It’s been like this for the past 18 months – and not just for the Pasiecznas, and not just in Great Yarmouth, where almost three out of four voters backed Brexit in June 2016, almost the highest result in the country. Since the Brexit referendum, there has been a significant rise in reports of abuse, threats and harassment against EU citizens. Some of them have been bizarre, some shocking. And others simply ridiculous.

Windows Smashed

In Stockport, a car dealership wouldn’t let a German who had lived in the town for 20 years to test drive a car, arguing that the man’s driver’s license was no longer valid due to Brexit. Universities are refraining from hiring professors from Spain or the Netherlands in anticipation of Brexit. Banks are refusing loans, landlords are illegally demanding to see British passports.
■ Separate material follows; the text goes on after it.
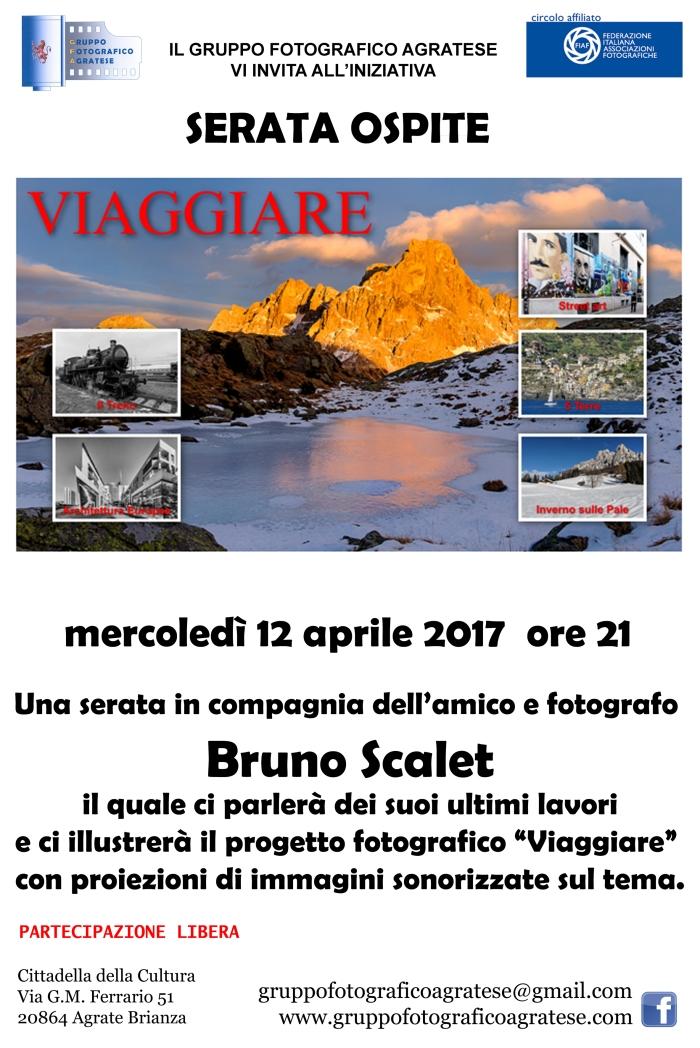 Layout Locandina serata ospite Bruno Scalet 20x30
Across the country, people with Romanian, Lithuanian or other accents have had their windows smashed.

The number of documented “hate crimes” against foreigners, or those who look like they might be, has spiked. It is almost as if those who promised that Brexit would mark Britain’s return to greatness have unleashed a poison that is now spreading across the country.

And the British government is doing nothing to stop that spread. Since the start of the Brexit negotiations, Prime Minister Theresa May’s cabinet have used the 3.2 million EU citizens living in Britain as bargaining chips.
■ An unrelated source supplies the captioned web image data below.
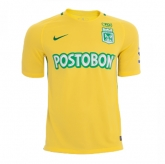 17-18 Atletico National Away Yellow Jersey Shirt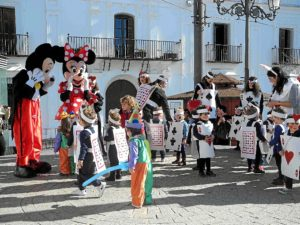 130215 carnaval infantil 00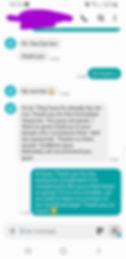 Screenshot_20190606-181601_Messages.jpg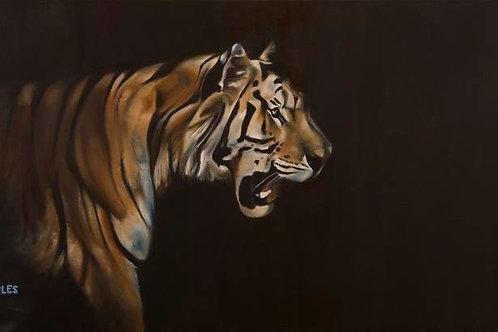 """""""Tigre de Sibérie"""""""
“We want them to stay,” the prime minister said in her landmark Florence speech in September. But no one knows under what conditions. And who will guarantee them? How long will they be valid? The answers to those questions will depend on whether Brexit negotiations even make it to the next phase. There was supposed to be an agreement on the remaining issues on Monday but then May and European Commission President Jean-Claude Juncker were forced to announce they were still lacking a deal after the intervention of the Northern Irish unionist party, the DUP.

And clarity on the issue of EU citizens has not been forthcoming. Instead, there have been countless cases of the British interior ministry, the Home Office, harassing respectable EU citizens or demanding that they leave. Every single one of those instances, the Home Office insists, has been the result of a regrettable “error.” But neither those affected nor the European Parliament, which has now launched an investigation, believe such claims.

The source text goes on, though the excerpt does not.